Presentation Summary:
Tissue engineering of pediatric diaphragmatic tendon, spine, and trachea
The fetus is an ideal tissue-engineering subject, both as donor and host. The unique
characteristics of fetal cells, combined with the developmental and long-term impacts of
implanting tissue constructs into a fetus or neonate, add new perspectives to tissue
engineering, significantly expanding its reach. Perhaps surprisingly, however, it was only
a little over 10 years ago that the concept widely referred to as fetal tissue engineering
was first proposed and proven viable experimentally. This notion involves the
procurement of fetal cells, followed by their processing in the engineering of tissue
constructs in vitro in parallel to the remainder of gestation, so that an infant or a fetus
with a prenatally diagnosed birth defect could benefit from having autologous, expanded
tissue readily available for surgical implantation in the perinatal period. A variety of
prenatally diagnosable birth defects may be amenable to this approach. Considering the
data reported thus far, it is reasonable to speculate that fetal tissue engineering may
become an alternative for the perinatal treatment of a number of congenital anomalies.

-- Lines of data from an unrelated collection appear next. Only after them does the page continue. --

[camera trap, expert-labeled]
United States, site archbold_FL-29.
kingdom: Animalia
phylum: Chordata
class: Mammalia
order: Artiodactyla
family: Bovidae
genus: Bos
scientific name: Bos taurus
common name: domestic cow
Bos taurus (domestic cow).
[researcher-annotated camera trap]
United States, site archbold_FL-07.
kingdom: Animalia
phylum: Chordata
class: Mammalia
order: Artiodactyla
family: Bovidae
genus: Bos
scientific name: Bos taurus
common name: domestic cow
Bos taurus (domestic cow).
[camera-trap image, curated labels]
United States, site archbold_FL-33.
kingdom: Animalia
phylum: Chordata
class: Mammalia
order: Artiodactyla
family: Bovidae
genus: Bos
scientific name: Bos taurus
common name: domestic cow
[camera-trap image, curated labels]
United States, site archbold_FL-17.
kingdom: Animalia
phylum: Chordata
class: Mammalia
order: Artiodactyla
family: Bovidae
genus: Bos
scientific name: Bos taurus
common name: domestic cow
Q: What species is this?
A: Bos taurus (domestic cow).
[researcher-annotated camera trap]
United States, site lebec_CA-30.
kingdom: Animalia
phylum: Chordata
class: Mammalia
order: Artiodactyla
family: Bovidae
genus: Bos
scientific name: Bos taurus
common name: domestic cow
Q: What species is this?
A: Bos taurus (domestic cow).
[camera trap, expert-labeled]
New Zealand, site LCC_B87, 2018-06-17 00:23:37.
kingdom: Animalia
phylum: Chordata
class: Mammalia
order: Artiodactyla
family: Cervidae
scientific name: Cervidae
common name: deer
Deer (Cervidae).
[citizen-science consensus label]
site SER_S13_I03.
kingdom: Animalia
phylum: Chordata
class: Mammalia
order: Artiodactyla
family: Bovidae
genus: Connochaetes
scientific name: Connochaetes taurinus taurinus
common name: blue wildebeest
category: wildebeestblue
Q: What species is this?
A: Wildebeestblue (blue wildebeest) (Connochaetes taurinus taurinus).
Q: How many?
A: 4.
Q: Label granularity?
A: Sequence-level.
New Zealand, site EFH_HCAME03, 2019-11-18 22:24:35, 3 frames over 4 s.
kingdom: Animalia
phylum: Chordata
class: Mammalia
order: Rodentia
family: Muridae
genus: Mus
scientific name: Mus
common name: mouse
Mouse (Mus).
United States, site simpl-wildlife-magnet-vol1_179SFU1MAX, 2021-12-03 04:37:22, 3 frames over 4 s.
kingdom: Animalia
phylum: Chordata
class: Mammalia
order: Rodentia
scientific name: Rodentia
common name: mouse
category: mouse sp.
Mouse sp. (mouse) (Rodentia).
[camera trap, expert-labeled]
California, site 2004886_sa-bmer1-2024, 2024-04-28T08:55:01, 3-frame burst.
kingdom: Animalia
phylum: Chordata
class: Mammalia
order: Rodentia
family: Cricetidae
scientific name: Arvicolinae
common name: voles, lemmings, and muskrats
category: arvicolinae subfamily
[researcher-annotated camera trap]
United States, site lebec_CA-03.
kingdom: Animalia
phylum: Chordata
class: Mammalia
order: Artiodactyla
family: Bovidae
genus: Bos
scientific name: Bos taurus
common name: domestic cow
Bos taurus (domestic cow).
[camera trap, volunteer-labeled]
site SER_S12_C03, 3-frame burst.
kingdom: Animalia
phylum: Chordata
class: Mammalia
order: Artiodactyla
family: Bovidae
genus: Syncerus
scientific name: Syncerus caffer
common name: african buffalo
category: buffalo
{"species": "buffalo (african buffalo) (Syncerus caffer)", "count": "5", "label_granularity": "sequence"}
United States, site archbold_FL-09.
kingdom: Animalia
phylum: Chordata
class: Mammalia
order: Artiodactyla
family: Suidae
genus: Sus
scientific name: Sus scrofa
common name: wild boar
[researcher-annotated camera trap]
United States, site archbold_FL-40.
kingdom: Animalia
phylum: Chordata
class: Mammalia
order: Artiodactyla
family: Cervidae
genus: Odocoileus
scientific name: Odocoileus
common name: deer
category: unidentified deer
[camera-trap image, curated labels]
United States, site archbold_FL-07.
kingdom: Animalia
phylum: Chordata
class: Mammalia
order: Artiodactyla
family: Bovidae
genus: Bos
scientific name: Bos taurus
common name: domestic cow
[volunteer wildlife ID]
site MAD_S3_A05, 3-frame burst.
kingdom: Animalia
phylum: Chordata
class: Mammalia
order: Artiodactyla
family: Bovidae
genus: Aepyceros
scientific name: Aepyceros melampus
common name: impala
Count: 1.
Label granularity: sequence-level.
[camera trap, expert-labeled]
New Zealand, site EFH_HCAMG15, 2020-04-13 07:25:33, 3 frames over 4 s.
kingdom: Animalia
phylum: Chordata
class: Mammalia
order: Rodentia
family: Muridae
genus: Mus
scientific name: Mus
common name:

Moreover, given the feasibility of minimally invasive fetal cell sources, such as amniotic
fluid, placenta, and umbilical cord blood, the promise of fetal tissue engineering should
apply to both life-threatening and non life-threatening diseases. Different fetal progenitor
cells are progressively becoming relevant, if not indispensable tools in research related to
stem cells, tissue engineering, gene therapy, and maternal-fetal medicine. Still, much
remains to be learned and a variety of evolutionary paths, including unsuspected ones, are
to be pursued in this relatively new branch of regenerative medicine. Fertile experimental
work from an ever increasing number of groups is likely to extend fetal tissue
engineering beyond both the perinatal period and autologous applications, offering
unique therapeutic perspectives for different age groups.